[[ Document extract open ]]

The obvious question that strikes one’s mind is whether Indian leaders are prepared to take on the challenges or would they prefer to remain in denial mode. Will India Inc. only whimper and whine, or will it take the lead and reinforce its strategy and investment in people to turn this uncertainty into opportunity? As they say, ‘the proof of the pudding is in the eating’ so it is with leadership – both business and political – the real test of leadership is how they react in times of crisis. With negative news doing the rounds, it is the opportune time for India Inc. to rise up the challenge and turn the tide in their favor.
The economy’s ratings…
Further to downgrading India’s credit outlook to negative in April 2012, Standard & Poor’s June 8, 2012 report titled, “Will India Be The First BRIC Fallen Angel?” raised fresh questions over India’s economy, which is hit by high government borrowing, rising imports and political compulsions that have stalled reforms in key areas. The report blamed a “divided leadership at the Centre” as one of the biggest hurdles for ushering in economic reforms to spur growth and boost investments. It further goes on to state that the combination of a weakening political context for further reform, along with economic deceleration, raises the risk that the government may take modest steps backward, away from economic liberalization in the event of unexpected economic shocks. S&P is not alone, yet another global financial services firm Moody’s says that Indian economy is facing stagflation – where growth is slow and inflation high. The GDP growth and consumer price inflation (CPI) indicators apparently justify Moody’s analysis. Ruchir Sharma, the head of emerging equities at Morgan Stanley Investment Management and author of recently released book “Breakout Nations” believes that the superlative growth rates achieved by India between 2003 and 2008 (above 8%) was an extremely short-term phenomenon driven by a huge gush of global liquidity, and that it was never really government, or economic policies, or anything else that India did to lift its growth rate. Further, yet another rating agency Fitch as downgraded India’s credit rating for similar reasons.
The question is as to whether we are seeing a short-run blip, or a new downward trend? While rating agencies and analysts see that there are clear sign of deepening slowdown, the government seems to be under the garb of a recluse and prefers being in a denial mode while stating that the rating agencies are following a ‘herd mentality.’ This somehow lends a feeling that the economy is unprepared for a crisis. The earlier they wake up, the better.
What do business leaders feel?
A growing list of corporate leaders have been expressing anguish over lack of policy initiatives by the government; including IT major Wipro’s Chairman Azim Premji, Infosys Emeritus Chairman N. R. Narayana Murthy, top banker Deepak Parekh and Aditya Birla Group’s Kumar Mangalam Birla. Premji has been quoted as saying, “We are working without a leader as a country” and that “if we do not change, we would be down for years.”
However, there are corporate leaders such as ICICI Bank Chairman K. V. Kamath and CEO & MD Chanda Kochhar who believe that over the medium to long term there will be robust and sustained economic growth. S. Y. Siddiqui, Chief Operating Officer, Maruti Suzuki India, explains, “It is true that the growth enablers are moving south; but from a medium to long term perspective the fundamentals of the economy remain robust and we have no doubts in that. If we put the enablers in the right perspective, our GDP growth rate can definitely go to 8%. In the long-run, there is nothing to worry.”

[[ Document extract closed ]]
[[ Input data open ]]

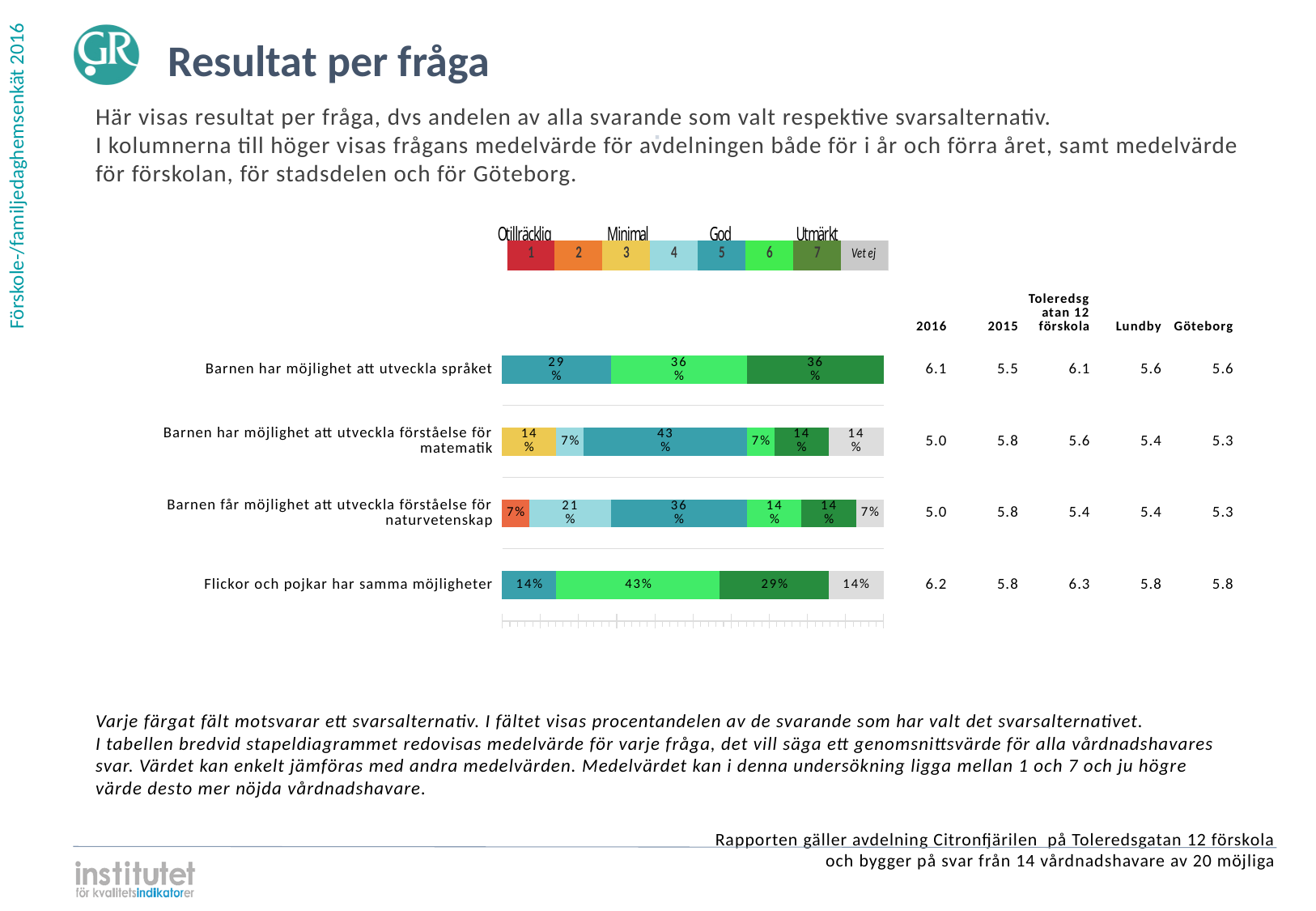
What percentage of respondents answered "Vet ej" for "Flickor och pojkar har samma möjligheter"? 14% What kind of chart is shown on the slide? Stacked bar chart Which is larger: the option 6 share for "Flickor och pojkar har samma möjligheter" or the option 6 share for "Barnen har möjlighet att utveckla språket"? Flickor och pojkar har samma möjligheter Which question has the largest share of respondents choosing option 7 (Utmärkt)? Barnen har möjlighet att utveckla språket How many questions (categories) are plotted in the bar chart? 4 What label does the legend give to response option 1? Otillräcklig What is the difference between the option 5 share for "Barnen har möjlighet att utveckla förståelse för matematik" (43%) and the option 5 share for "Barnen har möjlighet att utveckla språket" (29%)? 14% What percentage of respondents chose option 7 (Utmärkt) for "Barnen har möjlighet att utveckla språket"? 36% What percentage of respondents chose option 2 for "Barnen får möjlighet att utveckla förståelse för naturvetenskap"? 7% How many response options does the colour legend above the chart list? 8 What percentage of respondents chose option 5 for "Barnen har möjlighet att utveckla förståelse för matematik"? 43% What is the 2016 mean value shown for "Flickor och pojkar har samma möjligheter"? 6.2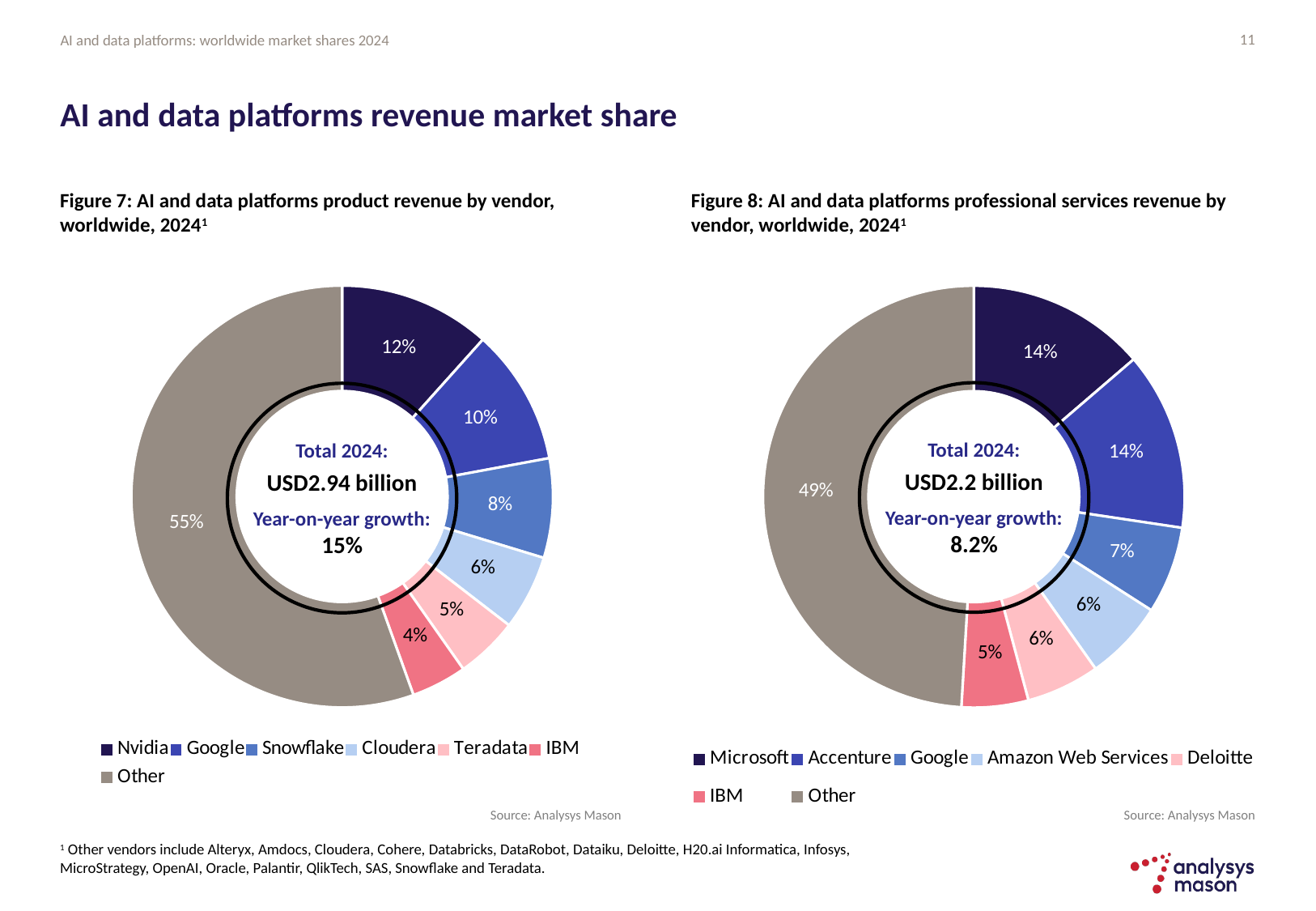
What type of chart is used in Figure 7 and Figure 8? Pie (donut) chart In Figure 8 (professional services revenue by vendor), which is larger, the share for Accenture or the share for IBM? Accenture In Figure 7 (product revenue by vendor), what is the total 2024 market value shown in the centre of the chart? USD2.94 billion In Figure 7 (product revenue by vendor), what share does Snowflake hold? 8% In Figure 7 (product revenue by vendor), how many segments does the legend list? 7 In Figure 8 (professional services revenue by vendor), what share does Other hold? 49% In Figure 7 (product revenue by vendor), what is the difference in share between Google and Cloudera? 4 percentage points In Figure 8 (professional services revenue by vendor), what share does Google hold? 7% In Figure 8 (professional services revenue by vendor), what year-on-year growth is shown in the centre of the chart? 8.2% In Figure 7 (product revenue by vendor), what share does Nvidia hold? 12% In Figure 7 (product revenue by vendor), which named vendor (excluding Other) has the smallest share? IBM In Figure 8 (professional services revenue by vendor), what is the combined share of Microsoft and Accenture? 28%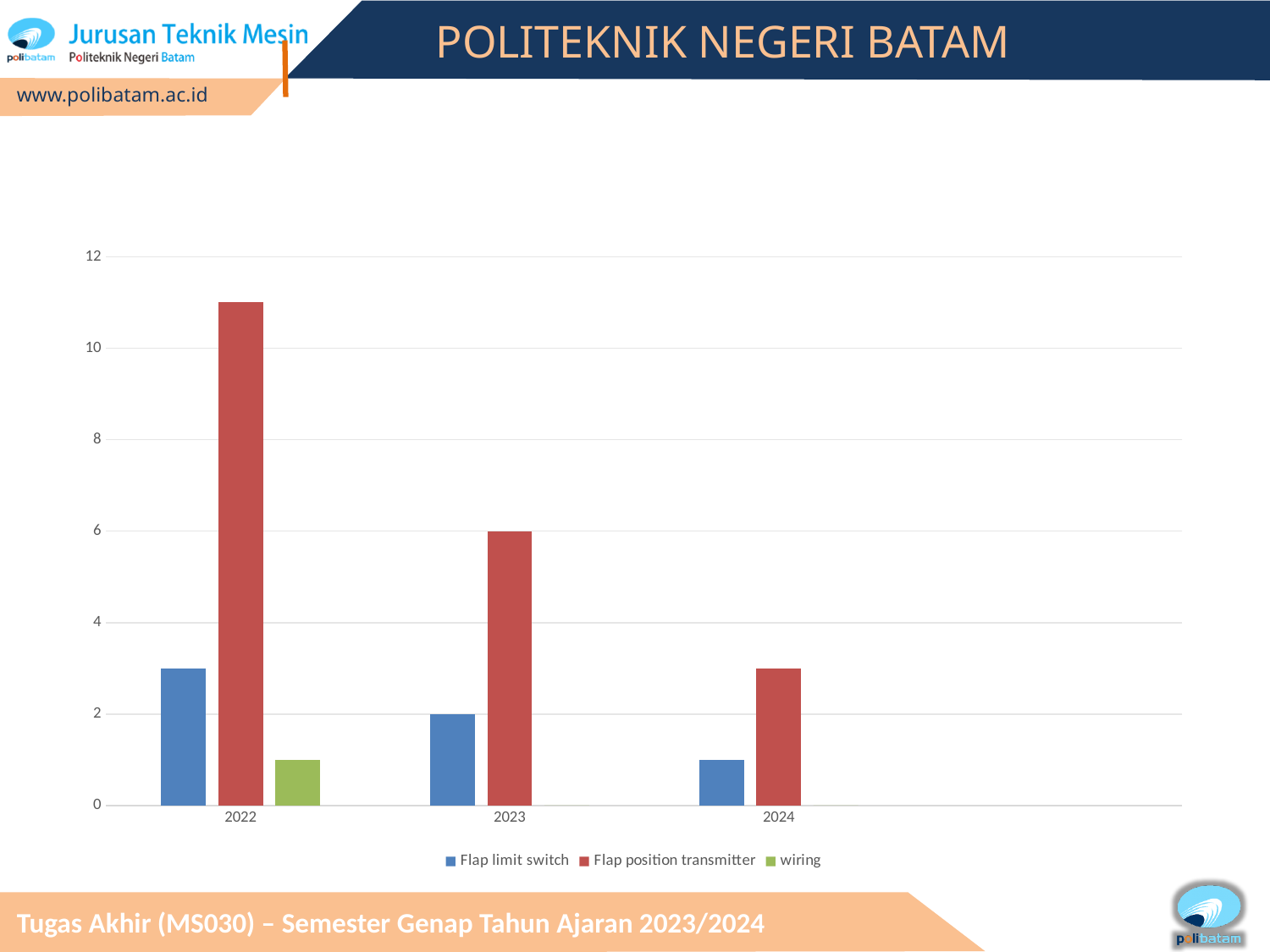
How many year categories are shown on the x axis? 3 Is the value for wiring in 2022 greater or less than 2? less What is the value for Flap position transmitter in 2023? 6 Is the value for Flap limit switch in 2022 greater or less than 4? less How many series does the legend list? 3 Does the value for Flap position transmitter rise or fall from 2022 to 2024? fall Which year has the highest value for Flap position transmitter? 2022 Which year has the lowest value for Flap limit switch? 2024 In 2024, which is larger: Flap limit switch or Flap position transmitter? Flap position transmitter What is the value for Flap limit switch in 2023? 2 Is the value for Flap position transmitter in 2022 greater or less than 10? greater What kind of chart is shown on the slide? bar chart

[[ Input data closed ]]

**Exercise instructions:** Copy the passage on India's economy from "The question is" to "business leaders feel?", swapping "recluse" for "hermit".

**Result below:**
The question is as to whether we are seeing a short-run blip, or a new downward trend? While rating agencies and analysts see that there are clear sign of deepening slowdown, the government seems to be under the garb of a hermit and prefers being in a denial mode while stating that the rating agencies are following a ‘herd mentality.’ This somehow lends a feeling that the economy is unprepared for a crisis. The earlier they wake up, the better.
What do business leaders feel?